Every September, as summer ends and the first day of school approaches, I spend a lot of time thinking about darkness.
Perhaps other teachers would say the same, jokingly. But I teach a high school course on trauma literature, and my students belong to a generation described as the most coddled, stressed and easily traumatized in history. So the question of darkness—of how much trauma to expose my students to, and why I’m doing it—is often, very sincerely, on my mind.
Until recently, my students were “millennials”; now, “Generation Z.” Whatever you call them, they’re a cohort stereotyped as too fragile for difficult literature, too desirous of trigger warnings to survive being challenged, too self-involved to think beyond their own insular bubbles and face the hard truths of the real world. In 2016, Collins Dictionary included “snowflake generation” among its Words of the Year, defining young adults of the 2010s as a group “less resilient and more prone to taking offence than previous generations.” (The dictionary also clarified, perhaps unnecessarily, that the noun is considered “informal, derogatory.”)
But after twelve years of teaching this course, which covers some of the most emotionally difficult texts in contemporary literature—narratives of war, genocide, slavery and their still-present aftermaths—I’m pretty sure the popular characterization of my young students is wrong.
In particular, I don’t buy the narrative that this generation lacks the resilience necessary for difficult literature, nor that trigger warnings facilitate their rejection of it. For years, I’ve watched my students circle tirelessly around questions so difficult their answers regularly elude us. Is Toni Morrison’s Beloved a ghost, or is Beloved actually a real-life survivor of the Middle Passage, and what does it mean that we can’t decide between hauntedness and history? Why do so many novels about the Vietnam War have an unsolvable mystery at their center? “How could a hole make him feel more full?” wonders a character (a gunshot victim) in Tommy Orange’s There There, and the paradox asks us to consider the many holes—historical, personal, representational—that define not only the lives of Orange’s Native American characters, but also our country’s origin story.
Gaps, mysteries and missing answers are endemic in trauma literature.
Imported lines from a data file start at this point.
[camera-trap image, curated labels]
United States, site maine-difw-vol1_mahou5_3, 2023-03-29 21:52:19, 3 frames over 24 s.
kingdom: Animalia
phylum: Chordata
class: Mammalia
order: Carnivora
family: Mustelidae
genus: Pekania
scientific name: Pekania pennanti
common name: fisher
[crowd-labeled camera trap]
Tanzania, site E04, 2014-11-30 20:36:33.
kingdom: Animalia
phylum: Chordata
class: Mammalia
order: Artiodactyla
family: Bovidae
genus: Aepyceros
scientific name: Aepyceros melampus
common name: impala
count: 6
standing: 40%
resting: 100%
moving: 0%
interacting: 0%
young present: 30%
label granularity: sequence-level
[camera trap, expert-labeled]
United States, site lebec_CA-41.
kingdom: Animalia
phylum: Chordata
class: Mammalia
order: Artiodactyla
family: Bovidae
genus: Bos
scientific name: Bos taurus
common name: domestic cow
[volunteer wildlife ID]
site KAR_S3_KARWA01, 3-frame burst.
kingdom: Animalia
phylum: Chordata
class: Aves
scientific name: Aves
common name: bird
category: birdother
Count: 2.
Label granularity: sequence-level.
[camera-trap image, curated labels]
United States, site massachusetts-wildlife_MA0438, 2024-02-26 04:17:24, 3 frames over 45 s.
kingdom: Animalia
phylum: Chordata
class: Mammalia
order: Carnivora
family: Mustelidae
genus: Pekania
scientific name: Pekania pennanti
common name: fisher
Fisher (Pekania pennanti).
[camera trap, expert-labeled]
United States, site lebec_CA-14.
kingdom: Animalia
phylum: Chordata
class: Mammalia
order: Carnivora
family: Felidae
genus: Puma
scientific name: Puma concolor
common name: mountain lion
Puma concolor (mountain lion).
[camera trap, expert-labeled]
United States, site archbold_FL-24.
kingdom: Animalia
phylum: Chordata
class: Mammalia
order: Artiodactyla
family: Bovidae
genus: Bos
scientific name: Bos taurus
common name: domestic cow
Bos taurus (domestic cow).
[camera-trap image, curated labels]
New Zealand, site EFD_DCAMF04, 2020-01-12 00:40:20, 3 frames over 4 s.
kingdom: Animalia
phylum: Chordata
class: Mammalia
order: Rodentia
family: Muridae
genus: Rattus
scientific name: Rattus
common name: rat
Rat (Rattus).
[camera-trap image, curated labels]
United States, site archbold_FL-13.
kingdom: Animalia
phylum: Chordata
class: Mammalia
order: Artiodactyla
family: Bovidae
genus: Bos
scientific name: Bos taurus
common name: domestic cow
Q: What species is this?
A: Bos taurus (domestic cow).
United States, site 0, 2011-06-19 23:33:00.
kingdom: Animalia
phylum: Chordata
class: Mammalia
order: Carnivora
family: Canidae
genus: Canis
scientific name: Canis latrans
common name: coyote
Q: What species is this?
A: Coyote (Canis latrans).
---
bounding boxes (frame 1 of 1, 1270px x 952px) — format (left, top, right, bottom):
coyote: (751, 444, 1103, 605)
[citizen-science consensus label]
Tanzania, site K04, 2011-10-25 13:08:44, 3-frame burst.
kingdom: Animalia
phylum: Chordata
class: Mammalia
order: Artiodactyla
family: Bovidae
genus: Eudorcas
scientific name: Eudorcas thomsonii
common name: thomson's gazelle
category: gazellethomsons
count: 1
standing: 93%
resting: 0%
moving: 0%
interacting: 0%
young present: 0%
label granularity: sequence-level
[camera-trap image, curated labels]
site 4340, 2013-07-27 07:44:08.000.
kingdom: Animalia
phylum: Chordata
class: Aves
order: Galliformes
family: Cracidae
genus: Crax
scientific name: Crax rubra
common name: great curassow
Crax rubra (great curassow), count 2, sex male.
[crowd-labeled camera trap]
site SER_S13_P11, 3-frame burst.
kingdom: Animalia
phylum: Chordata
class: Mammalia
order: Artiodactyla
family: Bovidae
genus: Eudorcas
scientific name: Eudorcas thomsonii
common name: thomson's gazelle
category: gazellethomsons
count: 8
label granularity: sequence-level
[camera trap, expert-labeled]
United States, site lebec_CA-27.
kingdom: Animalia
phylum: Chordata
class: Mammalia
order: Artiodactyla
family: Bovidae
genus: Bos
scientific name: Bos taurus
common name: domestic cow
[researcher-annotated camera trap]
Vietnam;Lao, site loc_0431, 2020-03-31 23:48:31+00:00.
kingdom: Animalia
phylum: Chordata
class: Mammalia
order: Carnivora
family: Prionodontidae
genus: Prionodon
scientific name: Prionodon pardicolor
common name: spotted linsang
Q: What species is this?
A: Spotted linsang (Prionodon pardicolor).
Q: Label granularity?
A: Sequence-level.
Absence is often made manifest because absence is representative not only of trauma (an experience that regularly precludes its own registration) but also of the American historical record that these books aim to reexamine. In the novels I teach, “truth” is almost always given the air quotes it deserves.
I believe a comfort with unanswerable questions is one reason my Gen Z students are especially good at grappling with this literature. Perhaps more than any generation before them, they recognize within it glimpses of the adult world they are about to enter—not necessarily a traumatic world, but certainly a world where history is perforated, where facts are under attack. Earlier this summer, the Pew Research Center released a study noting that Americans see “made-up news” as one of the most urgent problems threatening America today—more threatening than climate change, racism, sexism and terrorism. That statistic surprised me, but I doubt it would surprise my students, who seem to understand the existential threat of a truthless world from a very young age. “In any war story,” writes Tim O’Brien in The Things They Carried, “but especially a true one, it’s difficult to separate what happened from what seemed to happen.” I remember one student pointing to that quote during class discussion. “That’s the danger of fake news,” he said, and the rest all nodded soberly—recognizing, I suppose, that the adulthood they’re about to be drafted into is one at war with truth itself.
My students connect with this literature because they recognize their world within it, a world of multiple, often unbridgeable realities. We grown-ups, with our separate news stations and our ideological echo chambers and our stiflingly atomized communities, have made it that way. Their desire for trigger warnings isn’t, I think, an incurious attempt to hide from that world, but rather to change its infrastructure in a way that will allow them to navigate it—to seek its deeper truths with the aid of warning signs and safety rails that any explorer moving through increasingly uncertain terrain would appreciate.
This is why every September, I assign my students the most difficult books I can find. I don’t do this to traumatize them, nor to take a stand against trigger warnings (which I give my students regularly). And I’m certainly not trying to expose my students to a literature that will “toughen them up” for the world beyond our school’s walls. Literature is neither contagion of nor inoculation against trauma. Literature is practice. And I want my students, through these difficult books, to practice living. I want them to practice recognizing historical gaps—the oppressed silence of untold stories—and to bridge them. I want them to practice having clear and easy answers taken away so they don’t grow up to be like the rest of us, content in our echo chambers of clear and easy answers.
“But this too is true: stories can save us,” writes Tim O’Brien in The Things They Carried. I hang on tight to that idea, year after year, on the first day of school. Not because these stories will save my students. But because I’m hoping my students will grow up and save the rest of us.